Making a disclosure about an urgent matter

Public disclosure if situation is urgent

14. (1) If an employee reasonably believes that a matter constitutes an imminent risk of a substantial and specific danger to the life, health or safety of persons, or to the environment, such that there is insufficient time to make a disclosure under section 10, the employee may make a disclosure to the public

(a) if the employee has first made the disclosure to an appropriate law enforcement agency or, in the case of a health-related matter, the chief medical officer of health; and

(b) subject to any direction that the agency or officer considers necessary in the public interest.

Disclosing to supervisor or designated officer

(2) Immediately after a disclosure is made under subsection (1), the employee must also make a disclosure about the matter to his or her supervisor or designated officer.

Types of information that can be disclosed

Disclosure despite other Acts

15. Subject to section 16, an employee may make a disclosure under this Act, even if a provision in another Act or regulation prohibits or restricts disclosure of the information.

Where disclosure restrictions continue to apply

16. (1) Nothing in this Act authorizes the disclosure of (a) information described in subsection 18 (1) of The Access to Information and Protection of Privacy Act (Cabinet confidences), except in circumstances
mentioned in subsection 18 (2) of that Act;

(b) information that is protected by solicitor-client privilege;

(c) in the case of a disclosure to the public under subsection 14 (1), information that is subject to any restriction created by or under an Act of the Legislature or the Parliament of Canada, or a regulation made under an Act.

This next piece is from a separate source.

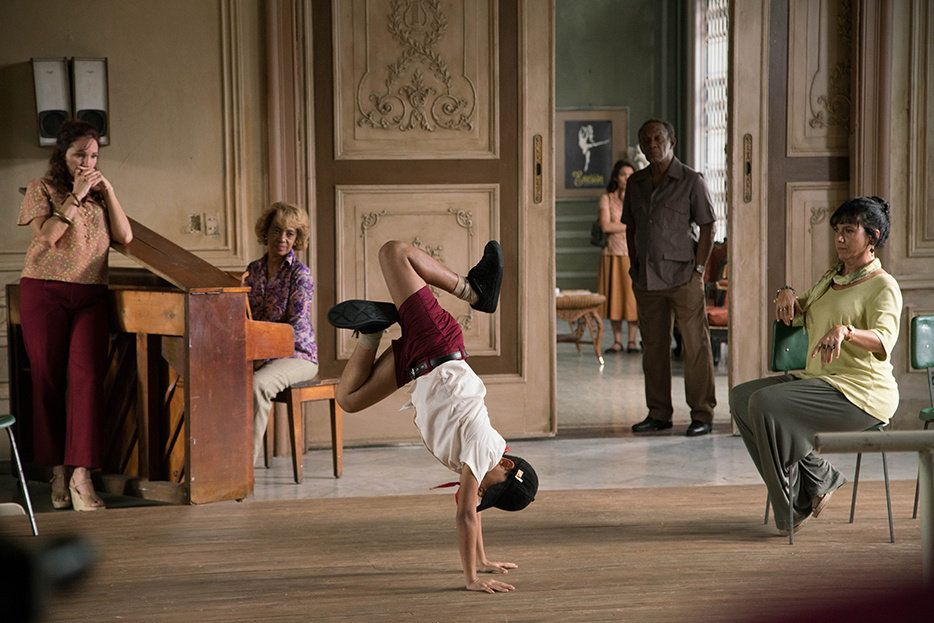Edlison Manuel Olbera N\u00fa\u00f1ez, portraying a young Carlos Acosta in Yuli, does a handstand in sneakers and a baseball cap in the middle of an ornate studio. Two ballet teachers, an older pianist and his father look on with bemusement.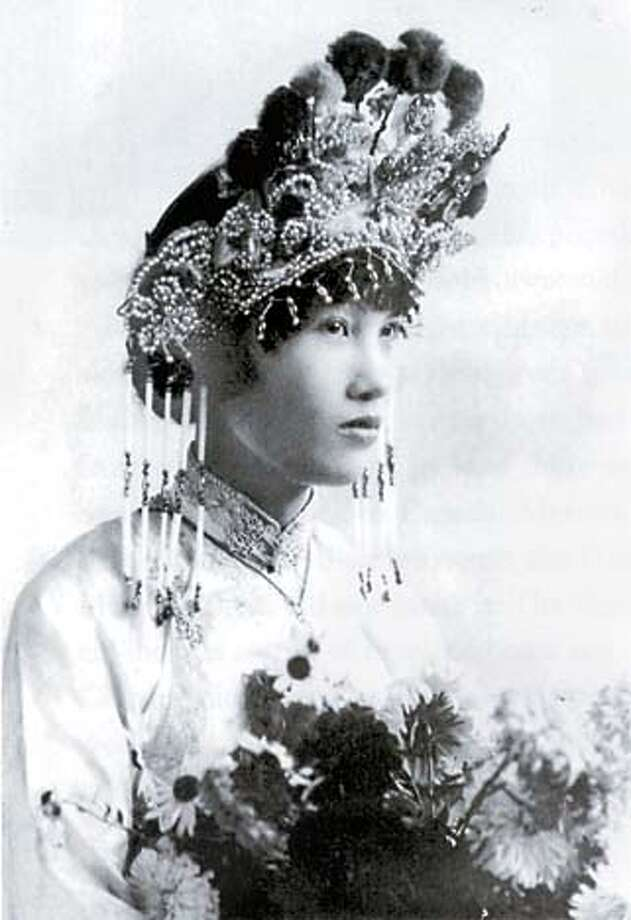"""A Chinese American bride in Boise, Idaho, sports a traditional bridal costume, though the year is 1927. Photo courtesy of """"The Chinese in America''"""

Caution re disclosure of personal or confidential information

(2) If the disclosure involves personal information or confidential information, the employee must take reasonable precautions to ensure that no more information is disclosed than is necessary to make the disclosure.

Other obligations to report not affected

17. Nothing in this Act relating to the making of a disclosure is to be construed as affecting an employee’s obligation under any other Act or regulation to disclose, report or otherwise give notice of any matter.

Annual report about disclosures

Report about disclosures

18. (1) Each year, a chief executive must prepare a report on any disclosures of wrongdoing that have been made to a supervisor or designated officer of the department, public body or office for which the chief executive is responsible.

Information to be included

(2) The report must include the following information:

(a) the number of disclosures received and the number acted on and not acted on;

(b) the number of investigations commenced as a result of a disclosure;

(c) in the case of an investigation that results in a finding of wrongdoing, a description of the wrongdoing and any recommendations or corrective actions taken in relation to the wrongdoing or the reasons why no corrective action was taken.

Public access to report

(3) The report must be included in the annual report of the department, public body or office if an annual report is made publicly available. Otherwise, the chief executive must make the report available to the public on request.

Part II

Investigations by the Citizen’s Representative

Purpose of investigation

19. The purpose of an investigation into a disclosure of wrongdoing is to bring the wrongdoing to the attention of the appropriate department, public body or office, and to recommend corrective measures that should be taken.

Investigation by Citizen’s Representative

20. (1) The Citizen’s Representative is responsible for investigating disclosures that he or she receives under this Act.

Informal investigation

(2) An investigation is to be conducted as informally and expeditiously as possible.

Right to procedural fairness and natural justice protected

(3) The Citizen’s Representative must ensure that the right to procedural fairness and natural justice of all persons involved in an investigation is respected, including persons making disclosures, witnesses and persons alleged to be responsible for wrongdoings.

When investigation not required

21. (1) The Citizen’s Representative is not required to investigate a disclosure — and the Citizen’s Representative may cease an investigation — if he or she is of the opinion that

(a) the subject matter of the disclosure could more appropriately be dealt with, initially or completely, according to a procedure provided for under another Act;

(b) the disclosure is frivolous or vexatious, or has not been made in good faith or does not deal with a sufficiently serious subject matter;

(c) so much time has elapsed between the date when the subject matter of the disclosure arose and the date when the disclosure was made that investigating it would not serve a useful purpose;

(d) the disclosure relates to a matter that results from a balanced and informed decision-making process on a public policy or operational issue;

(e) the disclosure does not provide adequate particulars about the wrongdoing as required by section 12;

(f) the disclosure relates to a matter that could more appropriately be dealt with according to the procedures under a collective agreement or employment agreement;

(g) there is another valid reason for not investigating the disclosure.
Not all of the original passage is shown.